Source document section start

Urban regions are increasingly important to the social and environmental quality of our lives at local, regional, national, and global scales. Traditional, compartmentalized approaches to natural resource management in urban areas are no longer effective. Planners, managers, NGOs, and community groups demand new approaches that recognize the diversity of natural resource issues in urban areas and integrate social and ecological knowledge, data, and tools. The goal of this publication is to meet this demand, by articulating and demonstrating a novel approach to planning and management for urban and community forestry stewardship that is both useful and transparent.
We describe a set of stewardship types that we define by their social and ecological constraints and potential goods, benefits and services. We discuss the benefits of using this typology to classify urban areas and assess opportunities for urban and community forestry stewardship. We are careful to distinguish between strategic assessments---questions of what, why, where, and when-and tactical assessments---questions of who, how, and how much---for the purposes of both conservation and restoration of urban communities and ecological systems. The distinction between strategic and tactical assessments is important because policy makers and planners might use different data to develop urban natural resource strategies than mangers and community groups might use to develop tactical plans. Ultimately, our goal in distinguishing between strategic and tactical assessments is not to emphasize one over the other, but to strengthen the linkages between these efforts.

Source document section end
Material supplied section start

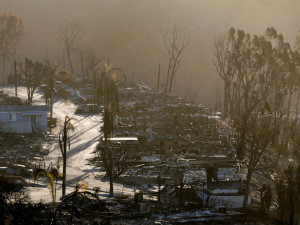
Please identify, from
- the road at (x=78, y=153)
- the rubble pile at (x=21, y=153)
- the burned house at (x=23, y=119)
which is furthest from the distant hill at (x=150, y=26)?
the rubble pile at (x=21, y=153)

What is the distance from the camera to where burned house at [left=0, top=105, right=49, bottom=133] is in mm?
37906

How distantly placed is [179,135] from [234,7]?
113585mm

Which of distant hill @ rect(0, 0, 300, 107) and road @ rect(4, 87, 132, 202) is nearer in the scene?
road @ rect(4, 87, 132, 202)

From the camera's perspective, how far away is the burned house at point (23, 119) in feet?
124

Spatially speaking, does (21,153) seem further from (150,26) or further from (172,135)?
(150,26)

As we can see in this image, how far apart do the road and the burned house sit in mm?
1688

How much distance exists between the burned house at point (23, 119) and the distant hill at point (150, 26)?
59.6m

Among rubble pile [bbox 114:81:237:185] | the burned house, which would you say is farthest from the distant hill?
the burned house

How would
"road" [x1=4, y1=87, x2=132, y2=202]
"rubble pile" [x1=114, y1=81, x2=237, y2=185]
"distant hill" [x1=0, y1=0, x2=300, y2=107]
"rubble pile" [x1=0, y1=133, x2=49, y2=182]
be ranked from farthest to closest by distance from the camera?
1. "distant hill" [x1=0, y1=0, x2=300, y2=107]
2. "rubble pile" [x1=114, y1=81, x2=237, y2=185]
3. "rubble pile" [x1=0, y1=133, x2=49, y2=182]
4. "road" [x1=4, y1=87, x2=132, y2=202]

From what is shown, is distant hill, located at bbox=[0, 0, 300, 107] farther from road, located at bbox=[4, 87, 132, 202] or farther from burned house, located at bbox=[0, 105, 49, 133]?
burned house, located at bbox=[0, 105, 49, 133]

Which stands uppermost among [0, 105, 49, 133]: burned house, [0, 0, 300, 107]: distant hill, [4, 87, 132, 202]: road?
[0, 0, 300, 107]: distant hill

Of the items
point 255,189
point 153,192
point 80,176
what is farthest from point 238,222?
point 80,176

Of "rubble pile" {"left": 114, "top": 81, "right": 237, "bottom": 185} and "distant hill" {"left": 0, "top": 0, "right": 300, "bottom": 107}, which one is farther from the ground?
"distant hill" {"left": 0, "top": 0, "right": 300, "bottom": 107}

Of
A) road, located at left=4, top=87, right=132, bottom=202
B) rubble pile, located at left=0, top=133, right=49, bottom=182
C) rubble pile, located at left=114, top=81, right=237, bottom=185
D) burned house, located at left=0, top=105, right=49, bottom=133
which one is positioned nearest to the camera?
road, located at left=4, top=87, right=132, bottom=202
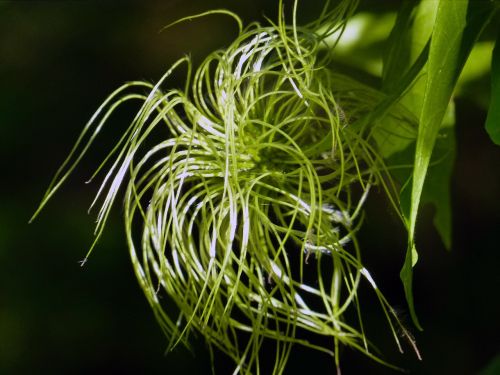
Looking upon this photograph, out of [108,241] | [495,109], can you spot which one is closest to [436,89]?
[495,109]

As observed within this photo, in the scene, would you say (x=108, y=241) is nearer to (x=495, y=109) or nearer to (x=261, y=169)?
(x=261, y=169)

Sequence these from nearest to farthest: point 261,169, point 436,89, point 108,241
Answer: point 436,89, point 261,169, point 108,241

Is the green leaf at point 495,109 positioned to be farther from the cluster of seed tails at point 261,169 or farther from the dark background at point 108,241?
the dark background at point 108,241

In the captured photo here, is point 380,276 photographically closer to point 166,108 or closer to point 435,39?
point 166,108

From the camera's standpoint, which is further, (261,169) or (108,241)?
(108,241)

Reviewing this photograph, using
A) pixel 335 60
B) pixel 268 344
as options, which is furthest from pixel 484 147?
pixel 335 60

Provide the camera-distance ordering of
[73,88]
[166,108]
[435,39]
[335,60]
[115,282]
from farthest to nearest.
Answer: [73,88] < [115,282] < [335,60] < [166,108] < [435,39]
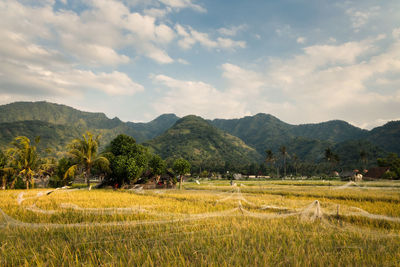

Material supplied section end

● Assigned task 1
In the passage on urban forestry stewardship, what are the stewardship types defined by?
● Assigned task 2
Please reproduce the passage on urban forestry stewardship word for word, from "Urban regions are" up to and including "useful and transparent.".
● Assigned task 3
Write the next part of the passage on urban forestry stewardship, picking up after its last sentence.
The collected data have no connection to the passage on urban forestry stewardship.

● Exercise answer 1
Their social and ecological constraints and potential goods, benefits and services.

● Exercise answer 2
Urban regions are increasingly important to the social and environmental quality of our lives at local, regional, national, and global scales. Traditional, compartmentalized approaches to natural resource management in urban areas are no longer effective. Planners, managers, NGOs, and community groups demand new approaches that recognize the diversity of natural resource issues in urban areas and integrate social and ecological knowledge, data, and tools. The goal of this publication is to meet this demand, by articulating and demonstrating a novel approach to planning and management for urban and community forestry stewardship that is both useful and transparent.

● Exercise answer 3
We apply our approach to Baltimore City, describing the physical, biological, and social data and analysis we use. The immediate product is a strategic and tactical assessment of urban and community forestry stewardship opportunities in Baltimore City using maps and narratives. We also provide an assessment of which data and analyses were most useful in our analysis, how much the data cost, and how the data can be acquired. Finally, we describe how this approach can be used to monitor and evaluate the outcomes of natural resource stewardship programs. Did a project improve air and water quality, improve access to quality outdoor recreation, enhance a sense of community, or make a neighborhood a more desirable place to live? Ultimately, our intent is that urban planners, managers, NGOs, and community groups can use this approach to make urban areas more desirable places to live, work, and play.